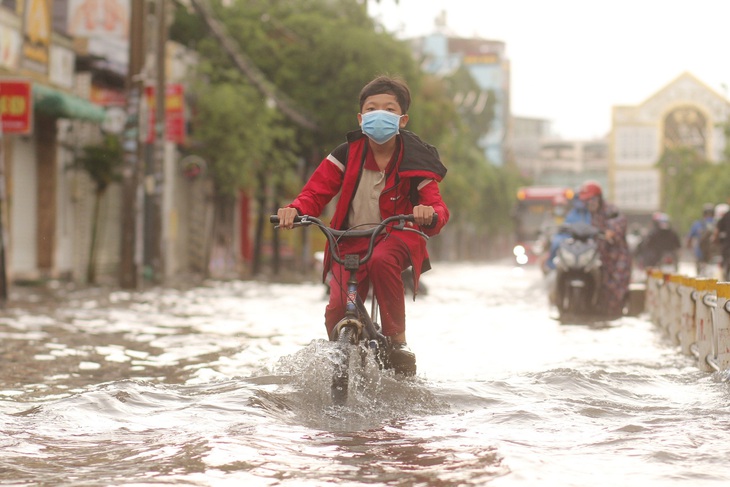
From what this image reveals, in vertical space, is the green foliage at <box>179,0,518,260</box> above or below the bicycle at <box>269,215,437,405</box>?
above

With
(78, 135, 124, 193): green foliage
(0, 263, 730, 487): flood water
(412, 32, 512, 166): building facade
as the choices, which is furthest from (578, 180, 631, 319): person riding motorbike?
(412, 32, 512, 166): building facade

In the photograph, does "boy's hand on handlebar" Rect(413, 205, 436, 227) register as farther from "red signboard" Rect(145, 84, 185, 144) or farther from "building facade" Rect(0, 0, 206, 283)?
"red signboard" Rect(145, 84, 185, 144)

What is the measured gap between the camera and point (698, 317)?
9.88 meters

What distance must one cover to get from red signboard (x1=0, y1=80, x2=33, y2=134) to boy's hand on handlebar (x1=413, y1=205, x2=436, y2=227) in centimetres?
1499

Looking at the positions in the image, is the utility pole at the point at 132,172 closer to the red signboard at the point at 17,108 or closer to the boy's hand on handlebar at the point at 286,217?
the red signboard at the point at 17,108

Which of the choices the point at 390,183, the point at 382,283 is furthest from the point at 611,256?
the point at 382,283

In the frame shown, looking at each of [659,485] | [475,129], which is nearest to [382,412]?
[659,485]

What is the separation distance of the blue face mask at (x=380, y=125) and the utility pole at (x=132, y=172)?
648 inches

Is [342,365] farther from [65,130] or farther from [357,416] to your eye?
[65,130]

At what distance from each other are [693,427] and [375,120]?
214cm

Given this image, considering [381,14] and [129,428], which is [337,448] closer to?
[129,428]

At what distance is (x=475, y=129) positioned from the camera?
9488 centimetres

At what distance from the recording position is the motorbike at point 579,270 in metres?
16.6

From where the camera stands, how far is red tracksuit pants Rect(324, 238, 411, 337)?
6.99 meters
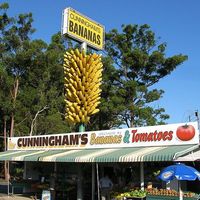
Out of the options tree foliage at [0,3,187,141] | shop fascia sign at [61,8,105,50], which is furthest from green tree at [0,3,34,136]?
shop fascia sign at [61,8,105,50]

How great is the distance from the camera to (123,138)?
21.3m

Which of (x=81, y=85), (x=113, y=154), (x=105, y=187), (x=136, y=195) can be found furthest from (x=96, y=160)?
(x=81, y=85)

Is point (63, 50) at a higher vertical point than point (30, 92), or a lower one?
higher

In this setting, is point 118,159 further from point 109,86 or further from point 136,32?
point 136,32

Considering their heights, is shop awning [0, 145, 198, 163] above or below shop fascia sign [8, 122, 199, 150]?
below

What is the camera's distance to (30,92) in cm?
5306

■ ■ ■ ■

▸ Goal of the exercise:
Leave out each picture and extract the lines from the one containing "Looking at the" through the end of the records above, inclusive, exactly as they stand.

▸ Full response:
Looking at the positions in the image, is the utility pole at the point at 132,172 closer to the red signboard at the point at 17,108 or closer to the boy's hand on handlebar at the point at 286,217?
the red signboard at the point at 17,108

Which of the choices the point at 390,183, the point at 382,283 is furthest from the point at 611,256?
the point at 382,283

In the frame shown, looking at each of [659,485] | [475,129], which is nearest to [382,412]?
[659,485]

What is the separation distance of the blue face mask at (x=380, y=125) and the utility pole at (x=132, y=172)?
648 inches

Is [342,365] farther from [65,130] or farther from [357,416] to your eye?
[65,130]

At what distance from each other are [693,427] and [375,120]?
214cm

Given this image, considering [381,14] and [129,428], which is [337,448] closer to?
[129,428]

At what distance is (x=475, y=129) positioned from the camera?
9488 centimetres

At what distance from the recording position is the motorbike at point 579,270 in metres?
16.6

From where the camera stands, how far is red tracksuit pants Rect(324, 238, 411, 337)?
6.99 meters
Out of the options tree foliage at [0,3,187,141] | shop fascia sign at [61,8,105,50], which is furthest from green tree at [0,3,34,136]?
shop fascia sign at [61,8,105,50]

How great is the distance from the camera to (123,138)?
21.3m

Which of (x=81, y=85), (x=113, y=154), (x=105, y=187), (x=136, y=195) can be found furthest from (x=96, y=160)?
(x=81, y=85)

Is point (63, 50) at a higher vertical point than point (30, 92), or a lower one?
higher

In this setting, is point 118,159 further from point 109,86 or further from point 136,32?
point 136,32

Considering their heights, is shop awning [0, 145, 198, 163] above or below shop fascia sign [8, 122, 199, 150]?
below

What is the camera's distance to (30,92) in cm?
5306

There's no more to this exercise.